Democrats made their picks in the March 3 primary, but Republican candidates in those races did not gain enough votes to win the primary outright. So Republican voters, and those unaffiliated voters who voted in the first Republican primary, headed back to the ballot box to narrow the field to one.

Weatherman was chief of staff for former Republican Lt. Gov. Dan Forest. His opponent, Jim O’Neill, is the district attorney for Forysth County.

The job of lieutenant governor has few official duties, but significant ones: they preside over the Senate and vote if there is a tie. They also serve on the State Board of Education and State Board of Community Colleges.

O’Neill vs. Weatherman

Weatherman has been on the campaign trail for well over a year, visiting Republican groups across the state. He was not just Forest’s chief of staff when Forest was lieutenant governor, but also ran his campaigns. Forest was defeated in 2020 by Democratic Gov. Roy Cooper, who won a second term.

Republican Lt. Gov. Mark Robinson and Democratic Attorney General Josh Stein are running for governor. Stein narrowly defeated O’Neill in the 2020 election.

Weatherman, 54, of Wake Forest, was endorsed by Forest and Robinson. O’Neill, 58, was endorsed by law enforcement groups. O’Neill has been focused on his record as district attorney for Forsyth County.

----------

### WHAT THIS TASK INVOLVES
Using the article about the lieutenant governor race, answer these:
(a) What job does Jim O'Neill hold?
(b) Who endorsed Weatherman?
(c) Which two state boards does the lieutenant governor serve on?
Rely only on the article about the lieutenant governor race for what comes next.

### INFORMATION SUPPLIED
----------

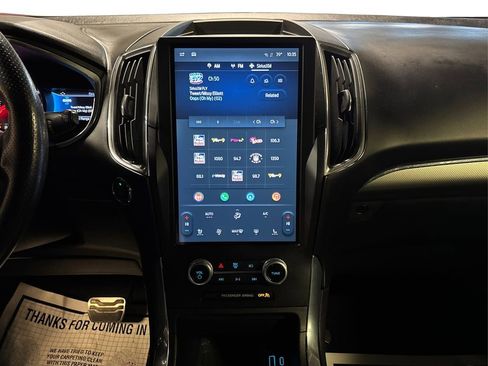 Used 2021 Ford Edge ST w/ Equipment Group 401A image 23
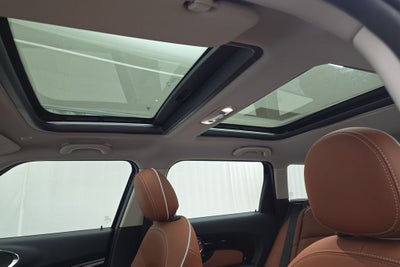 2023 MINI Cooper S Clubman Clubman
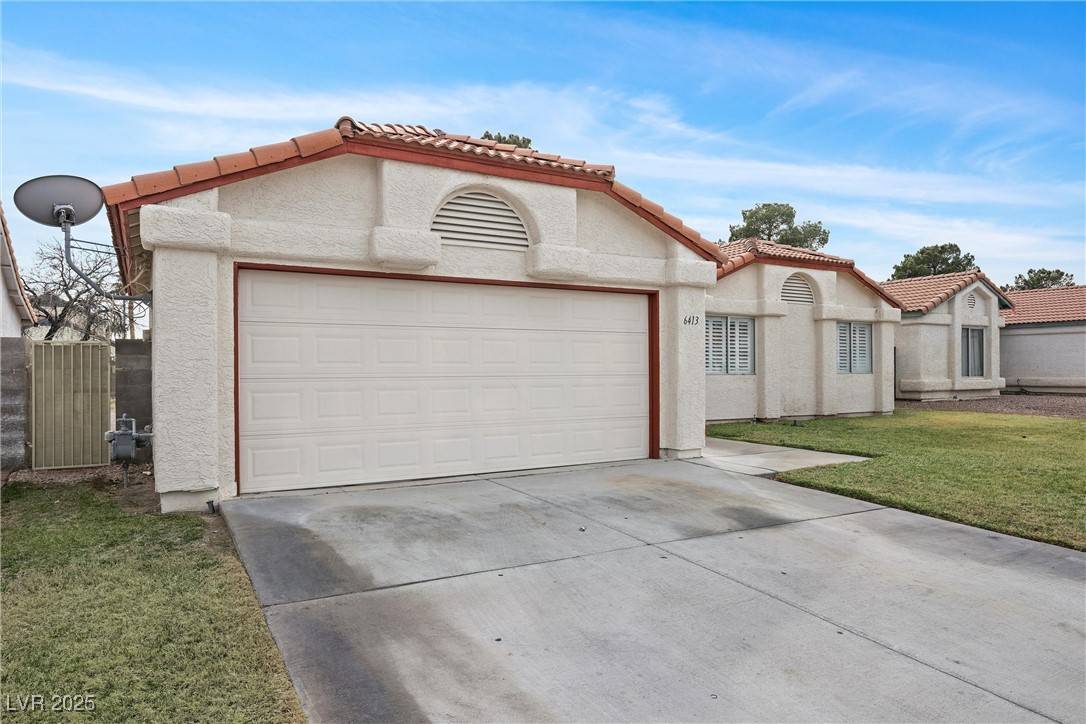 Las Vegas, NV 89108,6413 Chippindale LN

----------

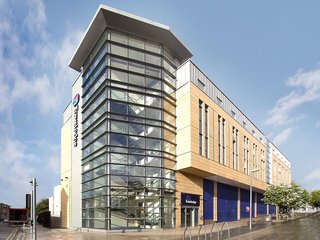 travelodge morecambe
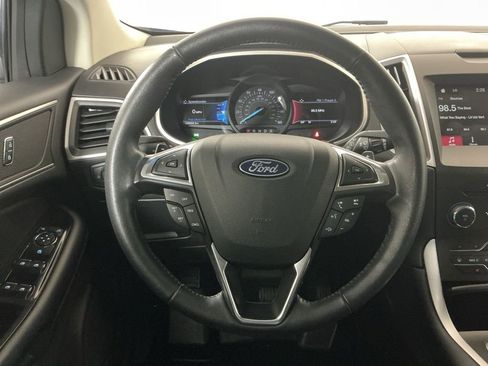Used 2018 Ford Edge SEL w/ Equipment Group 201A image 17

----------

### ANSWER FOR THE TASK
(a) District attorney for Forsyth County
(b) Forest and Robinson
(c) The State Board of Education and the State Board of Community Colleges